AlloVir conducted a phase 2 clinical study to evaluate its organ transplant therapy with 2 goals in mind. The first one was to check whether or not posoleucel was a safer and more tolerable treatment for transplant patients suffering from BK viremia (BKV), and the other was to check the change in BK viral load in patients who were receiving this treatment. In both instances, the results were compared to that of the placebo.
When it comes to evaluating the safety of the drug, posoleucal was seen to be well tolerated by patients who received even a single dose of the drug. There were also very few instances of infusion reactions, in fact, only 2 percent of the participants showed any signs of it. Compared to this the rate for patients receiving a placebo was 5%. Very rarely was the emergence of donor-specific antibodies observed and the rate of eminence in patients treated with posoleucal was only 7%. While there was the possibility of participants developing cytokine release syndrome and graft versus host disease, no such thing actually manifested in study participants.
There were also no reported instances of death in the study.

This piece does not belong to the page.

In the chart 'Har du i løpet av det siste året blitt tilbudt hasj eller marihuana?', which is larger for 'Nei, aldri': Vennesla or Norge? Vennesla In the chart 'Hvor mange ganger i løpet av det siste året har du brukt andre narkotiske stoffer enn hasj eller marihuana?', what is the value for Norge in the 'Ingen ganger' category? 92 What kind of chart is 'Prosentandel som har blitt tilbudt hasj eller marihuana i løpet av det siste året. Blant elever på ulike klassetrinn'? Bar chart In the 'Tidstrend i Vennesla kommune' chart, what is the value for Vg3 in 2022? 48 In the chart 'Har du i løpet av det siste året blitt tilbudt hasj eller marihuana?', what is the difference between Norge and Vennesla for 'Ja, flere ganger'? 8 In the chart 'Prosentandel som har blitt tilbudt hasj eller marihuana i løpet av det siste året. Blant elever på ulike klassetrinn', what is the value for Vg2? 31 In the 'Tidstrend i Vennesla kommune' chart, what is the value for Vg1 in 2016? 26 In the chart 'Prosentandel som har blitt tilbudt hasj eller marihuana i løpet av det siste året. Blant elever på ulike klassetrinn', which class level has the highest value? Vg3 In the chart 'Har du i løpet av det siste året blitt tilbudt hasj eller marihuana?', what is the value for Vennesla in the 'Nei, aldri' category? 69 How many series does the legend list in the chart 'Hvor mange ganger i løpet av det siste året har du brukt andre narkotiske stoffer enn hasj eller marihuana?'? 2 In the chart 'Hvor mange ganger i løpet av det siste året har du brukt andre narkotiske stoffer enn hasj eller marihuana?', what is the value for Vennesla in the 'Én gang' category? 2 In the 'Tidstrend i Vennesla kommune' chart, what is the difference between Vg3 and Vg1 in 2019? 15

When it came to the efficacy analysis of the treatment, it was revealed that at the end of 24 weeks, 39% of the patients that received treatment showed greater reduction in viral load, this is more than double the rate in placebo patients which is only 14%. When dose response in patients was observed it showed that in patients who received a biweekly dose, 50% showed a greater reduction in viral load.
This dropped to 28% when doses were given monthly and in placebo, only 14% of patients showed a greater reduction in viral load. Another notable finding of the data was that the treatment seemed to be most effective when given biweekly and in people with a high initial viral load of ≥10,000 copies/mL, 69% of the study participants that received treatment for a higher viral load showed a reduction and of this 75% that feel in the subgroup of biweekly dosing exhibited similar results.
There were over 60 participants who were enrolled in the study and were given one of the two dosing regimens of posoleucel. Patients were given this on a randomized 1:1:1 ratio. In one group patients were administered the therapy every three weeks and then every two weeks, in the other group, they received therapy every three weeks and then once a month. The last group of patients was those receiving the placebo. The participants enrolled in the study for the treatment of BK viremia in kidney transplant recipients had a viral load of between 350-10,000,000 copies/mL.
While the presence of BKV in the body itself is not harmful, the issue with the presence of the virus in transplant patients is that these patients are generally on long-term immuno-suppressants, which means that the body’s natural immune system is weak. As a result, it is likely that these individuals develop diseases such as BKV-associated nephropathy (BKVAN) and high-level viremia. These two diseases have been linked to causing end-stage renal disease and overall decreased kidney survival. Patients suffering from these inflictions will most likely have to turn back to dialysis.
“BKV is one of the most feared transplant-associated viral infections, due to the lack of available effective antiviral therapies and its profoundly negative impact on transplant outcomes,” said Anil K. Chandraker, principal investigator of the posoleucel BKV treatment study. “The safety profile of posoleucel and its antiviral activity, which is amplified in high viral load patients who have the greatest unmet need, suggest it could potentially offer a transformative treatment option for kidney transplant patients with BK viremia.”